Sin meternos en el lío de definir "generación", es útil agrupar a los compositores españoles vivos en tres montones, según la época en que se dieron a conocer: los del tardofranquismo (la llamada Generación del 51 y adláteres: De Pablo, Halffter, García Abril, Guinjoan, Marco...), los del fin de siglo (Sotelo, Verdú, Fernández Guerra, López López, Panisello, Rueda, Torres, Del Puerto...) y los de ahora, los del XXI. Como hizo en su día con el segundo, El Cultural prueba hoy a retratar al tercer montón. La disculpa por los nombres que se nos habrán escurrido entre los dedos por descuido o por error de juicio es tan obvia que no vale la pena insistir en ella. Algunos no están porque tienen ya buena carrera (Hèctor Parra, Elena Mendoza...) y hemos preferido destacar a los nuevos.



¿Cómo viene esta nueva hornada? Para empezar, numerosa. En la orla sólo cabían diez, pero hay más: Alberto Carretero, Marc García, Germán Alonso, Eneko Vadillo, Iluminada Pérez Frutos, Alberto Bernal, Fernando Villanueva, Teresa Carrasco, Iñaki Estrada, Oriol Saladrigues, Fernando Buide, Agustín Castilla-Ávila... Todos éstos y seguro que otros tantos. Como la de sus padres y sus abuelos, ésta es una generación viajada y homologada con el marchamo europeo (a veces americano) de calidad, sólo que no ha tenido que luchar tanto. A la Roma de las bulas de contemporaneidad, los del 51 llegaron en plan pionero, con gorro de Daniel Boone; los finiseculares, en caravana de carretas; y los de ahora, en easyjet, como si tal cosa. También lo están teniendo más fácil aquí, en una España en crisis, sí, pero plagada de auditorios, orquestas, ensembles, óperas y consejerías de cultura y donde los estrenos triunfan a menudo a teatro lleno. Nada es nunca suficiente, pero hablo en comparación: nuestras 30 orquestas de hoy frente a las 3 de hace 30 años, y así.

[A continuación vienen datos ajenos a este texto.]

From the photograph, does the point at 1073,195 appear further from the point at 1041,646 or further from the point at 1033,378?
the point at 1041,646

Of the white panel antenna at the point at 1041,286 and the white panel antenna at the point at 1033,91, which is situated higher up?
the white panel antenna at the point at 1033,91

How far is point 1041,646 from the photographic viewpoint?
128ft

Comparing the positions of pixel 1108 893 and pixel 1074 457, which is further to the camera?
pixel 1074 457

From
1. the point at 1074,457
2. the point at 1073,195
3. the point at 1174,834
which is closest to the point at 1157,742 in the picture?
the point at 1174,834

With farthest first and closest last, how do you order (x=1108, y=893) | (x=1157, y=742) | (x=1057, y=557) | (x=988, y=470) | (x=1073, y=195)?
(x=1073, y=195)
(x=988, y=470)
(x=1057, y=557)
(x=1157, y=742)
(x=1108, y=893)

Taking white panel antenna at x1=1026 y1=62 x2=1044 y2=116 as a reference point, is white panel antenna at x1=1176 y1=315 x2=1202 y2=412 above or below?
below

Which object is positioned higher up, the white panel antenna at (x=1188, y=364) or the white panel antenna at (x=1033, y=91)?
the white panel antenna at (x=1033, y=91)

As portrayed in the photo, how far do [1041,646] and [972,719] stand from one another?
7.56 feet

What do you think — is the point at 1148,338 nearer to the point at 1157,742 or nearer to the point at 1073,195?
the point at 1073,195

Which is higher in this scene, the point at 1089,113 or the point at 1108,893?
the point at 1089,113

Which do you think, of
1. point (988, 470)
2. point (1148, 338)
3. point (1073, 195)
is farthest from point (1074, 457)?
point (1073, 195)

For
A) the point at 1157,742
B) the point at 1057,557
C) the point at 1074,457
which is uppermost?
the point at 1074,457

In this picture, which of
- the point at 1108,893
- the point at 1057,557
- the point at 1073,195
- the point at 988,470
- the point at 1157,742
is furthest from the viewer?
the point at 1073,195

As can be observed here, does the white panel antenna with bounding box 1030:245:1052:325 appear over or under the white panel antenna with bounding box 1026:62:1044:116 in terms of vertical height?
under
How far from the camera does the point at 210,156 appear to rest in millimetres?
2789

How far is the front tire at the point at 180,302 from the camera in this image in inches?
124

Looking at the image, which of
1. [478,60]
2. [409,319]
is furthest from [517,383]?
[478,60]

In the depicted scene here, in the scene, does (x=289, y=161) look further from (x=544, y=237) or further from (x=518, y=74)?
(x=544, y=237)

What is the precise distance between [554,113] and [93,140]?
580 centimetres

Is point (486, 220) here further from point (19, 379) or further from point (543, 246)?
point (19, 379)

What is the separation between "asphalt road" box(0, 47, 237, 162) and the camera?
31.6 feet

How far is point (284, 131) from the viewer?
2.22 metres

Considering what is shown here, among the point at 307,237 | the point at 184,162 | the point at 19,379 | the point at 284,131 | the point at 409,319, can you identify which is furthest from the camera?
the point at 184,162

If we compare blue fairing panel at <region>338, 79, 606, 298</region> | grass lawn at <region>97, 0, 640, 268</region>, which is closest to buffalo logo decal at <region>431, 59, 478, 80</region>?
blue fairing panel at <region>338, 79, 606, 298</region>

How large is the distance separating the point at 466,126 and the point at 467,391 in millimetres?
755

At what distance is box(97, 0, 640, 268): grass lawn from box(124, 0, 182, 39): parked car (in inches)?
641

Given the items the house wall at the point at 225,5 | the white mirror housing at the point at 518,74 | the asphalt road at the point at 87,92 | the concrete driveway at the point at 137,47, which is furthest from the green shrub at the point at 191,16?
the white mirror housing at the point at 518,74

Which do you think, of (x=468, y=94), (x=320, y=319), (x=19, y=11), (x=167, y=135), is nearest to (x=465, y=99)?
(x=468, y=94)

Pero todo eso cuenta poco. La principal diferencia de esta generación con las anteriores es que ésta ha nacido libre. El éxito de los del 51 (como sus colegas europeos) en su misión de hacerse modernos fue literalmente aplastante. Sus discípulos aún están tratando de quitarse de encima la losa, cada uno la suya, la que le fascinó de joven, llámese Boulez, De Pablo, Lachenmann, Guerrero o Ligeti. Los nuevos no arrastran estos complejos. Han aprendido de maestros (Verdú, Rihm, Posadas, Torres...), no de héroes. No son hijos de dios, lo que facilita mucho la tarea. Los nuevos se pueden ocupar desde el primer día, sin distracciones, de los retos que importan. Pueden decidir si van a componer para el oído de supermán o para el mío, tan escaso de memoria y tan limitadito en general. O si van a crear obras de arte, pensadas para existir y ser percibidas, o ideas de arte, pensadas para ser pensadas. Y sobre todo, tienen toda la libertad del mundo para decidir si persiguen estos retos o lo que a ellos les dé la gana. En comparación con sus antecesores, estos jóvenes músicos no tienen nada delante de sí. ¡Qué maravilla! ¡Y qué horror!